ZIIC consolidates IT environments
Zamil Industrial Investment Company is in the final stage of a two-year initiative to consolidate the IT environments of its core businesses.
Zamil Industrial Investment Company (ZIIC) is in the final stage of a two-year initiative to consolidate the IT environments of its core manufacturing sector businesses and create a shared services model through which its steel, glass and air conditioner companies can access the services they require.
“ZIIC is looking to lower overall operating costs in a tough competitive environment and ZIIC’s management wants to make sure that money is being spent where there is a fast and sure return. Therefore, consolidation, centralisation and accountability is the only way to do that,” says Zaki Sabbagh, CIO at ZIIC.
“Also, ZIIC companies have spent considerable money on technology such as its ERP applications and infrastructure. However, IT still needs to do a lot of work to leverage organisational visibility, reduce IT costs and generate business value from the investments we have made. Shared services will help us meet this goal,” he adds.
To facilitate the shift to a shared services model, ZIIC has already consolidated its network and hardware infrastructures. A central data centre has been created, which houses a number of big iron servers from HP. Each business within the group can access the computing power it requires over a fast Ethernet network from Extreme. The Saudi company has also centralised its mail server requirements and is currently migrating to Oracle 11i to achieve standardisation for its enterprise resource planning (ERP) package.

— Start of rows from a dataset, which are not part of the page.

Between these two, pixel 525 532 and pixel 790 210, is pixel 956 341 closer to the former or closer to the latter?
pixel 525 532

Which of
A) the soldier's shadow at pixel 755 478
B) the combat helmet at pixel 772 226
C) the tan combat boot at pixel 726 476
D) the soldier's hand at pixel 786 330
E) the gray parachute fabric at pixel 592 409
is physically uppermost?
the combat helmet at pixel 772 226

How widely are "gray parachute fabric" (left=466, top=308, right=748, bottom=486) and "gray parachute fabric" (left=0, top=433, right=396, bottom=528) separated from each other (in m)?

Concurrent to the 11i migration, ZIIC is mapping its business processes to the consolidated IT environment. The company is also putting in place the tools it needs to measure the effectiveness of its consolidated IT environment and is creating service level agreements (SLAs) with each of the manufacturing firms.
Although the IT consolidation has taken some time, Sabbagh says it has been relatively straightforward and the biggest task has actually been on the human resources side. However, the switch to a centralised IT house helped address this and accelerated project buy in from technical staff that had, in the past, been used to serving just one of ZIIC’s standalone manufacturers.
“We have had to change the culture of the company and this was the most difficult part, which is why it took us almost one and a half years to do it. We had to explain to people why were doing this and what it meant to the company,” says Sabbagh.
“However, when we relocated to the new IT building people came to accept the shared services model and no longer focused on just working for the glass company or the steel company. Moving forward, this understanding will be key to ensuring the shared services model continues to grow within ZIIC and continues to deliver results,” he adds.